Sep 12 '22 20:09 ghost

Should we fix for 7.0? What is the risk of breaking something else if we fix this?

Sep 12 '22 21:09 danmoseley

https://github.com/dotnet/runtime/pull/75373#discussion_r967650446

What is the impact if we don't do this? Does it prevent roundtripping / another tool deserializing tar archives produced by TarWriter?

There's a high liklihood file names will contain non-ASCII characters.

What do other tools do? Why did we start with ASCII?

Sep 12 '22 21:09 stephentoub

Does it prevent roundtripping / another tool deserializing tar archives produced by TarWriter?

I tried opening with 7Zip an archive created with TarFile.CreateFromDirectory and that worked just fine.

What do other tools do?

I tried BDS Tar on WSL Ubuntu with all the supported formats and all of them encode the name as UTF8.

What is the impact if we don't do this?

For formats other than Pax, containing a name or some other field (such as LinkName) that contains non-ASCII characters, those characters will be garbled as shown in the picture of the original post. Keep in mind that Pax is the default.

Sep 12 '22 21:09 jozkee

For formats other than Pax, containing a name or some other field (such as LinkName) that contains non-ASCII characters, those characters will be garbled as shown in the picture of the original post.

But they'll be garbled not just if someone inspects the value in a debugger but also if any other non-.NET tool tries to untar them, right? e.g. they'll produce garbage names in the file system?

Keep in mind that Pax is the default.

Sure... and we make it easy to do something other than the default.

Sep 12 '22 21:09 stephentoub

Is there any impact on reading archives using our API, created by other Tar tools, and using non-ASCII metadata?

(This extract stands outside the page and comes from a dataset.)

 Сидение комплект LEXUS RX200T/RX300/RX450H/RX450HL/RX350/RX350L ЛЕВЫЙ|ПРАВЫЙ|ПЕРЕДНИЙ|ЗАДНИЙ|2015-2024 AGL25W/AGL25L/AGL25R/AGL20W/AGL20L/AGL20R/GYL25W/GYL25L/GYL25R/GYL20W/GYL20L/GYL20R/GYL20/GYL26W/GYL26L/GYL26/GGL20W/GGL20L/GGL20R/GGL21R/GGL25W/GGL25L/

Sep 12 '22 21:09 danmoseley

What is the risk of breaking something else if we fix this?

This might be as easy as replacing Encoding.ASCII for Encoding.UTF8 and nothig else.

Sep 12 '22 21:09 jozkee

they'll produce garbage names in the file system?

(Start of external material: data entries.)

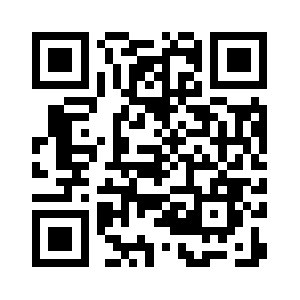 Lrexpresso77.com QR code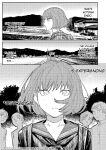 [Higeta] Oyasumi, Teenager - Good Night, Goodbye [ConTL]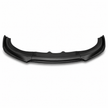 V1 Style Chin Spoiler (2)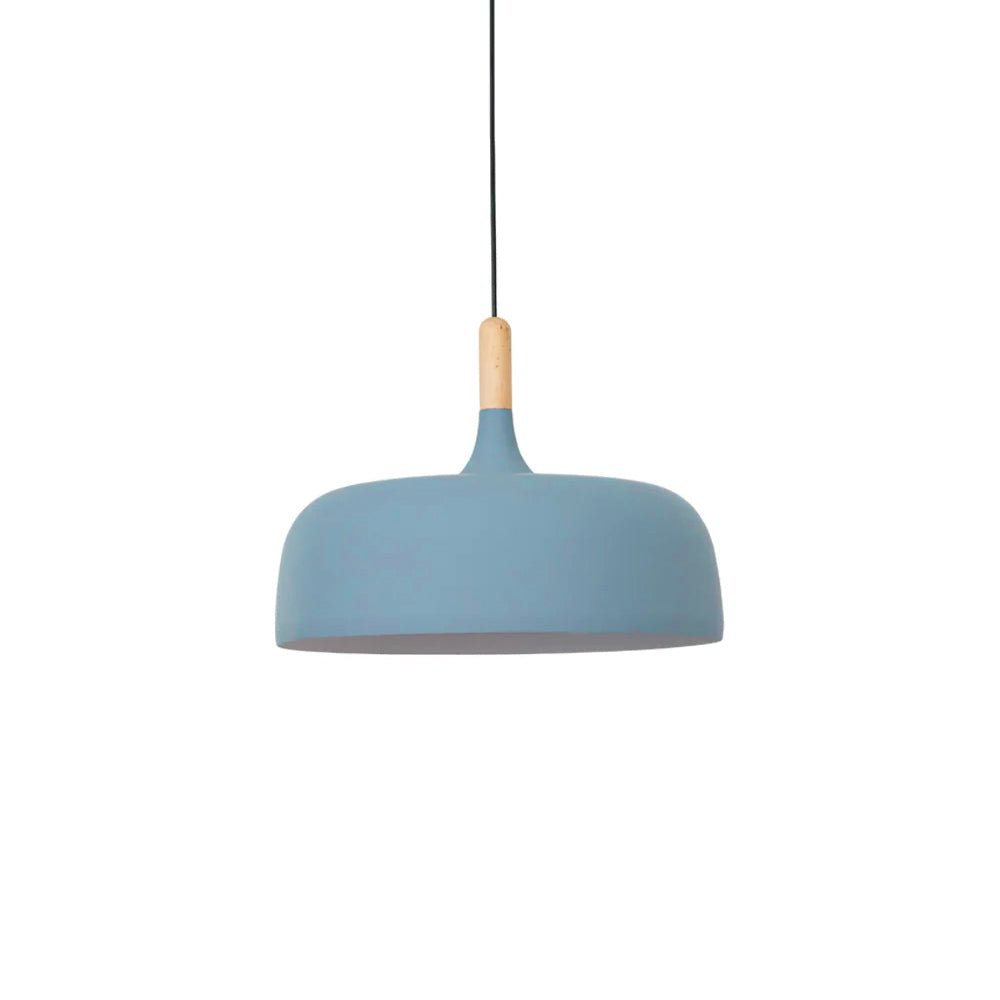 Acorn Pendant Light - Lamp Outdoor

Right, even our own TarReader will read them back as garbled as I show in the snippet in the original post.

Sep 12 '22 21:09 jozkee

they'll produce garbage names in the file system?

Right

Then this needs to be fixed for 7.0.

This might be as easy as replacing Encoding.ASCII for Encoding.UTF8 and nothig else.

It won't be. Several code paths assume that the input and output lengths will be the same; that's a valid assumption for Encoding.ASCII but not for Encoding.UTF8.

Sep 12 '22 21:09 stephentoub

You'll want to include chars that encode as more than 2 bytes, too, not just földër (föld€r ? )

We should have tests for every string in our API both reading and writing that use non ASCII chars -- I guess that includes entry name and link name, and extended attributes, possibly user/group although they may be limited by POSIX to a subset of ASCII. We'll need to do interop tests for each value in each format.

Sep 12 '22 21:09 danmoseley